Stated goal: Rewrite the records as a numbered list, one line per item with blank lines dropped, starting with the line that contains "Within the list" and going on through the final line of the records.

Dataset excerpts:
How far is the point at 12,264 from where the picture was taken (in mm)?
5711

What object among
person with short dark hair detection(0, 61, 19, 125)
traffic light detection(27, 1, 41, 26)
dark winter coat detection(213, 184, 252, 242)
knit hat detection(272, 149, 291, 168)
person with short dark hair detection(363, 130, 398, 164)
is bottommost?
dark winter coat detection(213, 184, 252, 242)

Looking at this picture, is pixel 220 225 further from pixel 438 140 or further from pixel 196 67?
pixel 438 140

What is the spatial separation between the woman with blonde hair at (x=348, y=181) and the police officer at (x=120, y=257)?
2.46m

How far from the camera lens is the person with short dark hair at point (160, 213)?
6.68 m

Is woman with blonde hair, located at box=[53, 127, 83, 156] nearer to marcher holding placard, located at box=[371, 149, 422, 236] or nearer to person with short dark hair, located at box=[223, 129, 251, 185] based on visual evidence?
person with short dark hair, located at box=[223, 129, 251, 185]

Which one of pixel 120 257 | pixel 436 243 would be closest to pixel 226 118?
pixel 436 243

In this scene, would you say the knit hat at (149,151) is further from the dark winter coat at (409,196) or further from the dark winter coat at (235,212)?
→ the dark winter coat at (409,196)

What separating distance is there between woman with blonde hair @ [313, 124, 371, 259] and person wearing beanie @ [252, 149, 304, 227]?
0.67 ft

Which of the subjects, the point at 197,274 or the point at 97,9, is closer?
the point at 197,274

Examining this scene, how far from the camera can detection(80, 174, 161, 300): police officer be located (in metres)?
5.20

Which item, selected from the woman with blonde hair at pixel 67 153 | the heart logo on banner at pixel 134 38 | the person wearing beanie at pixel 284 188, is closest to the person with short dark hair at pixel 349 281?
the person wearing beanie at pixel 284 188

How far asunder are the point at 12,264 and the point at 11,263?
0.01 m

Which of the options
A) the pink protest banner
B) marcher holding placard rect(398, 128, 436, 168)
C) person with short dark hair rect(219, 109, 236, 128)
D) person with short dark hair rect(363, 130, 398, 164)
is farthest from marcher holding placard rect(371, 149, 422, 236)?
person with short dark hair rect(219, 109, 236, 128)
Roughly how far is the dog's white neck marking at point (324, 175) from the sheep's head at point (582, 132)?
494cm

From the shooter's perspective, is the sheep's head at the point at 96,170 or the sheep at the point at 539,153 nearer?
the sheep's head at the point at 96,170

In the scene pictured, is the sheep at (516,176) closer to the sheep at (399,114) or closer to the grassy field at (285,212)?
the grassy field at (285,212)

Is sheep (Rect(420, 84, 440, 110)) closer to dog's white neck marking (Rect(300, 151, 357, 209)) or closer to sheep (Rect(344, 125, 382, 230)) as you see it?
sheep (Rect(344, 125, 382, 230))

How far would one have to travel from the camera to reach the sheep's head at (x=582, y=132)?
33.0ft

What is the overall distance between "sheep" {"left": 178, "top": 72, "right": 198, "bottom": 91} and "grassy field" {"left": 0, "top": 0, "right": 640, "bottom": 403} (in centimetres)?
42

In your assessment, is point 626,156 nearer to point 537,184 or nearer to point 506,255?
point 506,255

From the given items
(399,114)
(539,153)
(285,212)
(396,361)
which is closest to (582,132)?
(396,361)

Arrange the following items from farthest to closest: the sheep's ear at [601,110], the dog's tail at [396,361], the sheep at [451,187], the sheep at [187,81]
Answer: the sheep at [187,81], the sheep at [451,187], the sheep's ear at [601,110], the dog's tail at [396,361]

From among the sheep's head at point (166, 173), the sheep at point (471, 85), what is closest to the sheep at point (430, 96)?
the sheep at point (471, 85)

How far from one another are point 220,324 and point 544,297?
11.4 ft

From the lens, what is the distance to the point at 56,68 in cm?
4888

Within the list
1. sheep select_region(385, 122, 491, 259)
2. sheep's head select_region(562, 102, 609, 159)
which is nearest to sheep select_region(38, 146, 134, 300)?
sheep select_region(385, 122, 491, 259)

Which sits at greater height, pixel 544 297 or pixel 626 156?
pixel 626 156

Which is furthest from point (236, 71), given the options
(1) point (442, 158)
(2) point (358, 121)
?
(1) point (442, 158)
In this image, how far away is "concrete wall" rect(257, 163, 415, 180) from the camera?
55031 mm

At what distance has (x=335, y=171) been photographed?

Answer to this exercise:
1. Within the list
2. 1. sheep select_region(385, 122, 491, 259)
3. 2. sheep's head select_region(562, 102, 609, 159)
4. which is nearest to sheep select_region(38, 146, 134, 300)?
5. sheep select_region(385, 122, 491, 259)
6. Which sits at greater height, pixel 544 297 or pixel 626 156?
7. pixel 626 156
8. Which is furthest from point (236, 71), given the options
9. (1) point (442, 158)
10. (2) point (358, 121)
11. ?
12. (1) point (442, 158)
13. In this image, how far away is "concrete wall" rect(257, 163, 415, 180) from the camera?
14. 55031 mm
15. At what distance has (x=335, y=171) been photographed?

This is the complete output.